▶ **TEXT PROVIDED**
+--
Skip to content

Implementing a CNN from Scratch: MNIST Digit Classification

Implementing a CNN from Scratch: MNIST Digit Classification

In this tutorial, we’ll build a Convolutional Neural Network (CNN) from scratch to classify handwritten digits from the MNIST dataset. This will help you understand the fundamental concepts of computer vision and deep learning.

Table of Contents

Open Table of Contents

Why CNNs for Image Classification?

Traditional neural networks treat images as flat vectors, losing spatial information. CNNs preserve spatial relationships through:

  • Convolution: Detecting local features
  • Pooling: Reducing spatial dimensions
  • Translation Invariance: Recognizing patterns regardless of position

Dataset Overview

The MNIST dataset contains 70,000 images of handwritten digits (0-9):

  • Training set: 60,000 images
  • Test set: 10,000 images
  • Image size: 28x28 pixels (grayscale)
import torch
import torch.nn as nn
import torch.optim as optim
import torchvision
import torchvision.transforms as transforms
import matplotlib.pyplot as plt

# Load MNIST dataset
transform = transforms.Compose([
    transforms.ToTensor(),
    transforms.Normalize((0.1307,), (0.3081,))
])

train_dataset = torchvision.datasets.MNIST(
    root='./data', train=True, download=True, transform=transform
)
+--
▶ **WORK TO DO**
[A] According to the CNN tutorial, how many images does the MNIST test set contain?
[B] Copy the CNN tutorial word for word, starting at the words "In this tutorial, we’ll" and ending after the words "for Image Classification?".

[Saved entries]
+--
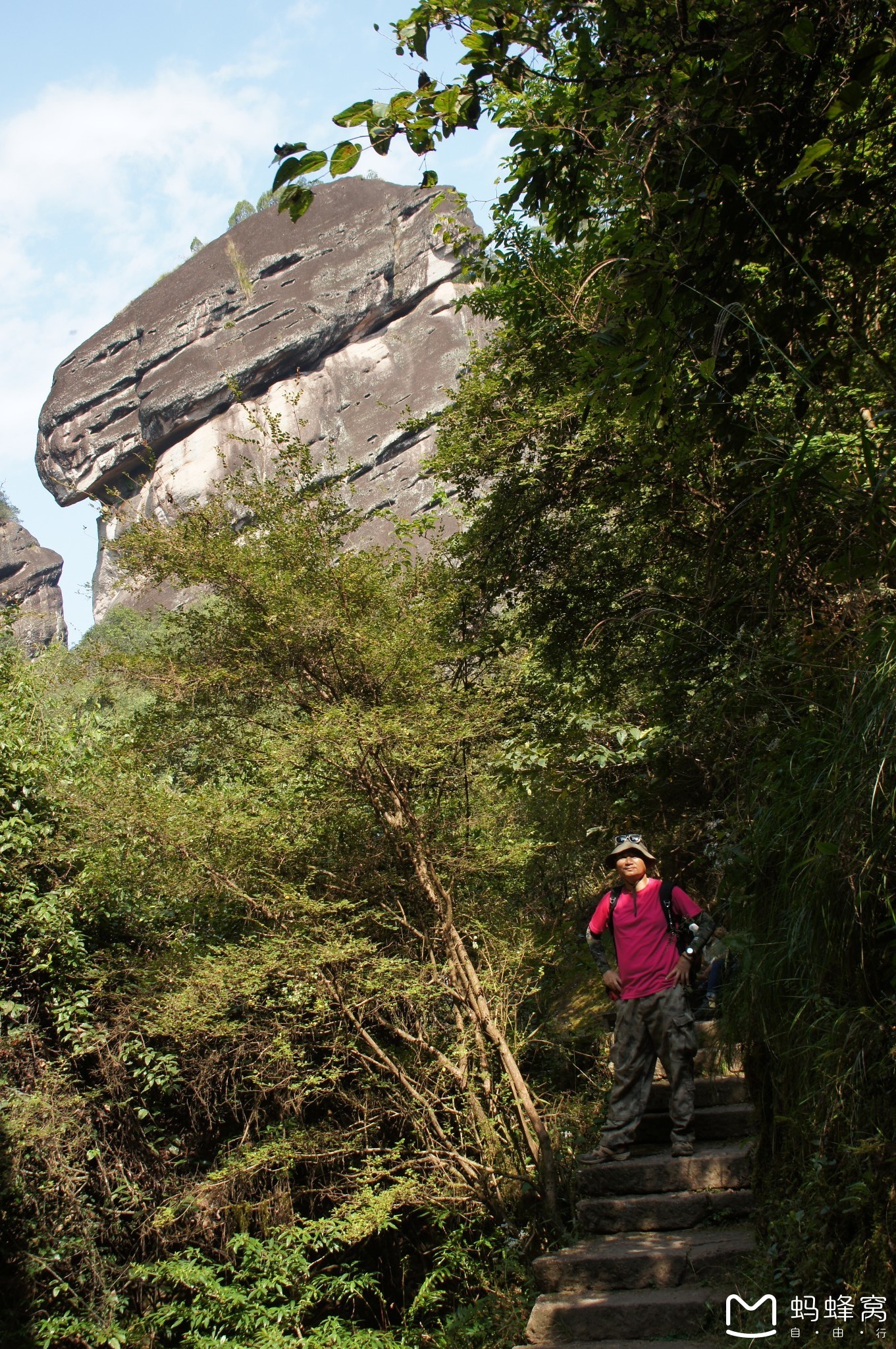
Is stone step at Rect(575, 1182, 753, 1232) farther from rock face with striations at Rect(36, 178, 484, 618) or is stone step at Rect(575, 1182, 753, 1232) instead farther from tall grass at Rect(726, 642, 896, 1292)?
rock face with striations at Rect(36, 178, 484, 618)

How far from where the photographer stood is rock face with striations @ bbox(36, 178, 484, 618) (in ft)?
175

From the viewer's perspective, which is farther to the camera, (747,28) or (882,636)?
(747,28)

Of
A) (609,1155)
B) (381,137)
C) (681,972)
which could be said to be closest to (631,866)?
(681,972)

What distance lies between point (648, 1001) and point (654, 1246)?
37.6 inches

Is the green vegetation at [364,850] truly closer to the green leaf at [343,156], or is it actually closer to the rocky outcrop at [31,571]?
the green leaf at [343,156]

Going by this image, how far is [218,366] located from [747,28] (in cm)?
5830

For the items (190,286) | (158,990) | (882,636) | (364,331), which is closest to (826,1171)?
(882,636)

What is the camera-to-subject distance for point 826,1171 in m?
2.38

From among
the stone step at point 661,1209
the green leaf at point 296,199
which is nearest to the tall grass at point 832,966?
the stone step at point 661,1209

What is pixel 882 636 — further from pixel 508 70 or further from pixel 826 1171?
pixel 508 70

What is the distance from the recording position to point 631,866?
4.32 metres

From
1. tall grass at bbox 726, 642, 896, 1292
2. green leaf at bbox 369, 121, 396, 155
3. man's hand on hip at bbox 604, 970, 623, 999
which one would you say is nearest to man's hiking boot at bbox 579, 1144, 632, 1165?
man's hand on hip at bbox 604, 970, 623, 999

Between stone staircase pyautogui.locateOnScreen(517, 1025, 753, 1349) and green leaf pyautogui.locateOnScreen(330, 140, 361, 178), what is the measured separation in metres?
3.39

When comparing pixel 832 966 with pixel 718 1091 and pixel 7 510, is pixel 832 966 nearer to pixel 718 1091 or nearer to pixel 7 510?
pixel 718 1091
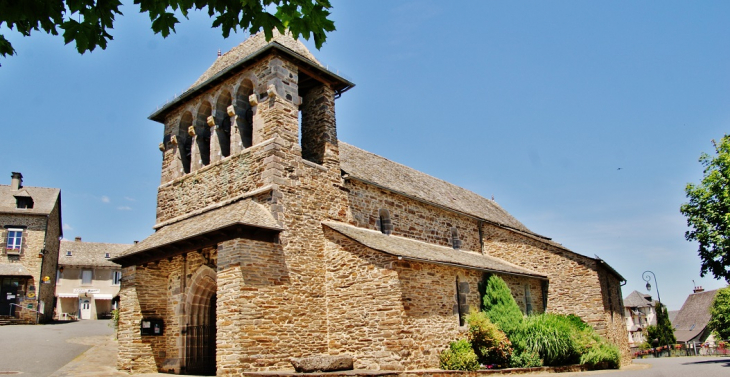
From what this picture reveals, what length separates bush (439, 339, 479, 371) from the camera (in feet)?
48.3

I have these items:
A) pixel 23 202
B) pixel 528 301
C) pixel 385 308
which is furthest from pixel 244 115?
pixel 23 202

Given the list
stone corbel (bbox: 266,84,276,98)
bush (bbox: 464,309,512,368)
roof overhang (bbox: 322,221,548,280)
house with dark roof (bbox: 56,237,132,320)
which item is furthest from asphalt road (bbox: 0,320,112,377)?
house with dark roof (bbox: 56,237,132,320)

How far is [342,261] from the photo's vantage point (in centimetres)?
1545

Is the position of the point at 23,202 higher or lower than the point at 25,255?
higher

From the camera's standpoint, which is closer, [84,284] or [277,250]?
[277,250]

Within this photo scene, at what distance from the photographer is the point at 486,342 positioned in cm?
1567

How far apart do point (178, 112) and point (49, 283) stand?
2296 centimetres

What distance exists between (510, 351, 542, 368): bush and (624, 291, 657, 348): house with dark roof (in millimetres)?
54414

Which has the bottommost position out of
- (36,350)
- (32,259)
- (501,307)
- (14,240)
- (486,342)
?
(486,342)

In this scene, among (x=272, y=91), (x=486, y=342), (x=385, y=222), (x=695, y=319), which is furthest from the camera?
(x=695, y=319)

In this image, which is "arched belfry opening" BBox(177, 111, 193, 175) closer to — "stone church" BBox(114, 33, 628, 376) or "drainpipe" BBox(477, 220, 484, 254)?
"stone church" BBox(114, 33, 628, 376)

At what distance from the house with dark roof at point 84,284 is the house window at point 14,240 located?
11634mm

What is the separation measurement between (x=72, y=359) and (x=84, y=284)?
32147 millimetres

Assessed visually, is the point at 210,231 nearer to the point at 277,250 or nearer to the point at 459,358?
the point at 277,250
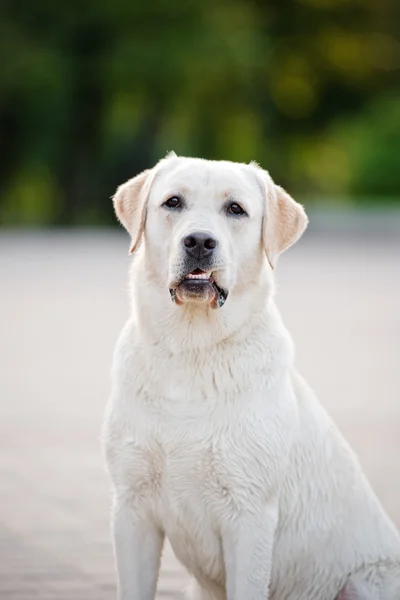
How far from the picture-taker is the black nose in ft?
15.5

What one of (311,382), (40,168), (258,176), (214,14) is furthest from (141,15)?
(258,176)

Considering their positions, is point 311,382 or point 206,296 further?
point 311,382

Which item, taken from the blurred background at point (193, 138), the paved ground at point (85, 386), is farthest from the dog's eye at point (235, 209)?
the blurred background at point (193, 138)

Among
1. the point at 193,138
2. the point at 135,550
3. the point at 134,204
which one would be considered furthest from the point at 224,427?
the point at 193,138

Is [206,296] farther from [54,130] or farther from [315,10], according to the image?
[315,10]

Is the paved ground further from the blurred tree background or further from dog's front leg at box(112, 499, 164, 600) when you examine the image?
the blurred tree background

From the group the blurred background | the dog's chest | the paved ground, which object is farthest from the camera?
the blurred background

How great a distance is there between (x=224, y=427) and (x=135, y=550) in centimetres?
55

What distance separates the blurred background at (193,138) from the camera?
16.4m

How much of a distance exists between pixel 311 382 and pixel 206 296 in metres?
6.20

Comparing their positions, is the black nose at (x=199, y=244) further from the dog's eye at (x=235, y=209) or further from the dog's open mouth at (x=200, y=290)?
the dog's eye at (x=235, y=209)

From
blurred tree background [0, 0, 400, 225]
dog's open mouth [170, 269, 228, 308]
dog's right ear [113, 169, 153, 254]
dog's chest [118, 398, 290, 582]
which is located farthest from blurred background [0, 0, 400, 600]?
dog's chest [118, 398, 290, 582]

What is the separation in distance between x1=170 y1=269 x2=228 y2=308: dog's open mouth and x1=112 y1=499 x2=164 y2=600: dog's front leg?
2.52ft

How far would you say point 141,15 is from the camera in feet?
118
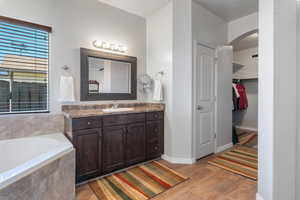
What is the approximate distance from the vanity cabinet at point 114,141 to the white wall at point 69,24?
2.31 ft

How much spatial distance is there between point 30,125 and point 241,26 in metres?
4.12

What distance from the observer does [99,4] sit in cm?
260

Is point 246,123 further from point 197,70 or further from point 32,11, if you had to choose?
point 32,11

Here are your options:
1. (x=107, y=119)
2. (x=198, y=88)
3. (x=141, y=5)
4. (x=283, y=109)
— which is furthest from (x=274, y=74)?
(x=141, y=5)

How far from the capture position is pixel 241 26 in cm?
314

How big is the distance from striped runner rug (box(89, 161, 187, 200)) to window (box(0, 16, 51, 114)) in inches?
54.5

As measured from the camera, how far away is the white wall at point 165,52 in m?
2.68

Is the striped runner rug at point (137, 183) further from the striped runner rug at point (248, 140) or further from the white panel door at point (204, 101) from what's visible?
the striped runner rug at point (248, 140)

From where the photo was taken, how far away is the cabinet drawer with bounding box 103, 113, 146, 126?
2156 millimetres

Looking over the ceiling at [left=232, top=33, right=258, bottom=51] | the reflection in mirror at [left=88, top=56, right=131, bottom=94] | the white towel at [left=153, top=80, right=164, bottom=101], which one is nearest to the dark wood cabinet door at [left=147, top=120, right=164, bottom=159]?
the white towel at [left=153, top=80, right=164, bottom=101]

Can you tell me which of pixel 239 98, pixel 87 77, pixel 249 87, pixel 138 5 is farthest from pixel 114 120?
pixel 249 87

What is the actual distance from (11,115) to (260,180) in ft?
9.89

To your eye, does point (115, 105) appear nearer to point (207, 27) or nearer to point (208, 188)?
point (208, 188)

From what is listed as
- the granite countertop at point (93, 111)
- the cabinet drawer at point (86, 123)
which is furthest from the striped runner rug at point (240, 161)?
the cabinet drawer at point (86, 123)
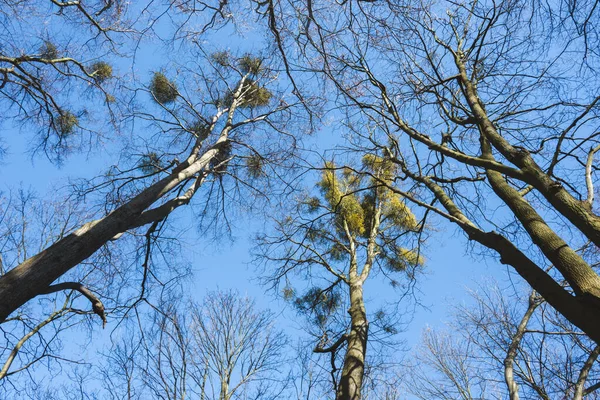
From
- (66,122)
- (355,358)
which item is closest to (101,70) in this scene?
(66,122)

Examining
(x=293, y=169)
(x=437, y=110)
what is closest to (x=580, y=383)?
(x=437, y=110)

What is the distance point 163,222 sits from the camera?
6.16 m

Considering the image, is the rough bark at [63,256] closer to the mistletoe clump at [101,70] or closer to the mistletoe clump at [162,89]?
the mistletoe clump at [101,70]

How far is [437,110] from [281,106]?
3079 millimetres

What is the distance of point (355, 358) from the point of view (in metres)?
5.19

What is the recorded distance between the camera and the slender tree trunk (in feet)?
15.8

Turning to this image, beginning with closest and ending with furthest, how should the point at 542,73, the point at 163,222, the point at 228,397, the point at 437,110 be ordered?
the point at 542,73 < the point at 437,110 < the point at 163,222 < the point at 228,397

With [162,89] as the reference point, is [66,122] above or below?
below

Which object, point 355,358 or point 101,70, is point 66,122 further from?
point 355,358

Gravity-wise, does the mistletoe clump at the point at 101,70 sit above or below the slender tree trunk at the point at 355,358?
above

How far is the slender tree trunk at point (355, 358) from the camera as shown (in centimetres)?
482

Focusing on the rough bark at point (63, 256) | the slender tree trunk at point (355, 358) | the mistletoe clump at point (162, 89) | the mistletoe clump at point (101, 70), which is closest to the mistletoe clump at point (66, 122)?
the mistletoe clump at point (101, 70)

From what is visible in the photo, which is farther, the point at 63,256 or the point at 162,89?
the point at 162,89

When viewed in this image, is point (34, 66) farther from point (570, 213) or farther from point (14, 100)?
point (570, 213)
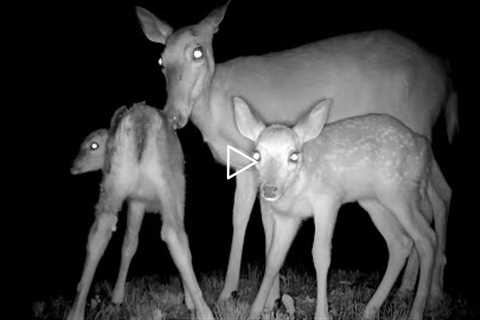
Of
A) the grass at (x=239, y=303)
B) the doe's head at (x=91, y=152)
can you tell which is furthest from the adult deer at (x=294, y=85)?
the doe's head at (x=91, y=152)

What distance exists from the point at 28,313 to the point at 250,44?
6217 mm

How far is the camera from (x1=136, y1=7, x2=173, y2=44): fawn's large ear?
788 cm

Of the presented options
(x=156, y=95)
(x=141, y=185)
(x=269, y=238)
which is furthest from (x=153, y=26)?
(x=156, y=95)

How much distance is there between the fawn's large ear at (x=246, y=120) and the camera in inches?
262

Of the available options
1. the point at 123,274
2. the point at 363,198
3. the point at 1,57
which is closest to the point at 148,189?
the point at 123,274

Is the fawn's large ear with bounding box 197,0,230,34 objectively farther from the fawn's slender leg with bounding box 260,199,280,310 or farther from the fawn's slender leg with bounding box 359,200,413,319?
the fawn's slender leg with bounding box 359,200,413,319

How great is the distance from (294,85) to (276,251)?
1.95 m

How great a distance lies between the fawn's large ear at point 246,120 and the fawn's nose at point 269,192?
2.55 feet

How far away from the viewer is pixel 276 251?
6633 millimetres

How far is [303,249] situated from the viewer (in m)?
11.7

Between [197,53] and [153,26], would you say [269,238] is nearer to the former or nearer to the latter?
[197,53]

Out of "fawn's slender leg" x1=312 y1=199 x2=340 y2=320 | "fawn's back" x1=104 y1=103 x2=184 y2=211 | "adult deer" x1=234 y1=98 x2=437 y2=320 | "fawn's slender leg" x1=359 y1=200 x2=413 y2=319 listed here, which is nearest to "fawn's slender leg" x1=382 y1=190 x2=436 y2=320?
"adult deer" x1=234 y1=98 x2=437 y2=320

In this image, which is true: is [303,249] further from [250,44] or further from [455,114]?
[455,114]

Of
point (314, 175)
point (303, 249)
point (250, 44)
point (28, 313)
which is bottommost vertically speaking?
point (303, 249)
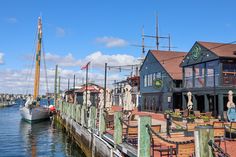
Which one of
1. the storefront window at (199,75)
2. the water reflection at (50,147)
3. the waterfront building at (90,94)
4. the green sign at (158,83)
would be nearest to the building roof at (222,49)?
the storefront window at (199,75)

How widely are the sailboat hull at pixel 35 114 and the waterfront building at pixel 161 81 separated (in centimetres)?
1504

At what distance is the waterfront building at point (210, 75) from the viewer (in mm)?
23594

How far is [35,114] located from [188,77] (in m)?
23.3

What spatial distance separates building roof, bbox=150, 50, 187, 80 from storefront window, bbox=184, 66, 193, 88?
94.2 inches

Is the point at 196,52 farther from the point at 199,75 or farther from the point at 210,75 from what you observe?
the point at 210,75

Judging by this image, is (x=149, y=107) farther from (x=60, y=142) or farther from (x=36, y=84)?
(x=36, y=84)

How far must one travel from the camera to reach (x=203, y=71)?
2662cm

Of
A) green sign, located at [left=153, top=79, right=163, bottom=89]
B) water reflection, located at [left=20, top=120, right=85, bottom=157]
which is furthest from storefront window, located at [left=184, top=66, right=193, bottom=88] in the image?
water reflection, located at [left=20, top=120, right=85, bottom=157]

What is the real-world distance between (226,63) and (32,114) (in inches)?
1093

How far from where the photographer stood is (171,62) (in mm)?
35312

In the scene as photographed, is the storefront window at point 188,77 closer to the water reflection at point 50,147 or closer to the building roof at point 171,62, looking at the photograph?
the building roof at point 171,62

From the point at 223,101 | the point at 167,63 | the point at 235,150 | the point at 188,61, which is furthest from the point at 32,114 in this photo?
the point at 235,150

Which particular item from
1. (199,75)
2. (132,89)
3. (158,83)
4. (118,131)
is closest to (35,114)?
(132,89)

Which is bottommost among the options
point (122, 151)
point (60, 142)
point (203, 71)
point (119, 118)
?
point (60, 142)
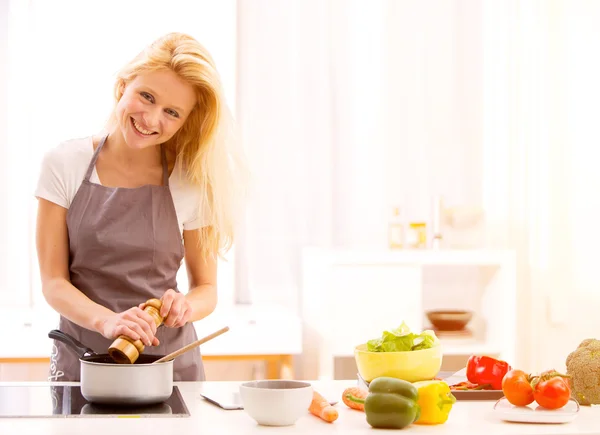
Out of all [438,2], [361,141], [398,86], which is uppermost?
[438,2]

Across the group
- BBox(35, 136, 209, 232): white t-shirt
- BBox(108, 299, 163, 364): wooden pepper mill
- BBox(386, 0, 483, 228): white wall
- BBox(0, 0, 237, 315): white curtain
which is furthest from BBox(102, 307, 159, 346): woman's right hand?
BBox(386, 0, 483, 228): white wall

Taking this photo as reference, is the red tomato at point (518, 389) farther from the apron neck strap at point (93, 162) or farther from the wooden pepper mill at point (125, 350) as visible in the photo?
the apron neck strap at point (93, 162)

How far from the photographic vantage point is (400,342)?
6.28 ft

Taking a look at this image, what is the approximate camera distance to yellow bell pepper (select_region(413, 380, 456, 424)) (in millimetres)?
1711

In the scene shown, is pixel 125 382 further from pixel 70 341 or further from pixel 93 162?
pixel 93 162

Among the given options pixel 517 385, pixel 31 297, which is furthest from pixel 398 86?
pixel 517 385

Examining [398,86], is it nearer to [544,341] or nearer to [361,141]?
[361,141]

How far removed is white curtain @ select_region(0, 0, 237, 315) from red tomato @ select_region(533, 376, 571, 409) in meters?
2.80

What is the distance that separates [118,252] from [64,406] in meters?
0.68

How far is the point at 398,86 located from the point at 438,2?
0.51 meters

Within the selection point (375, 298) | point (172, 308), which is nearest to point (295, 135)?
point (375, 298)

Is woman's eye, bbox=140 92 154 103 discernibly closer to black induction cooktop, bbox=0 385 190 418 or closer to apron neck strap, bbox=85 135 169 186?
apron neck strap, bbox=85 135 169 186

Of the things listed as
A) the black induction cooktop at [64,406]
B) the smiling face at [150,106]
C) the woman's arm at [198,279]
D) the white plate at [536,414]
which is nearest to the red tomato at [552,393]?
the white plate at [536,414]

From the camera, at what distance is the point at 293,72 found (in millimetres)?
+--
▶ **SOLVED TASKS**
[A] The test set contains 10,000 images.

[B]
In this tutorial, we’ll build a Convolutional Neural Network (CNN) from scratch to classify handwritten digits from the MNIST dataset. This will help you understand the fundamental concepts of computer vision and deep learning.

Table of Contents

Open Table of Contents

Why CNNs for Image Classification?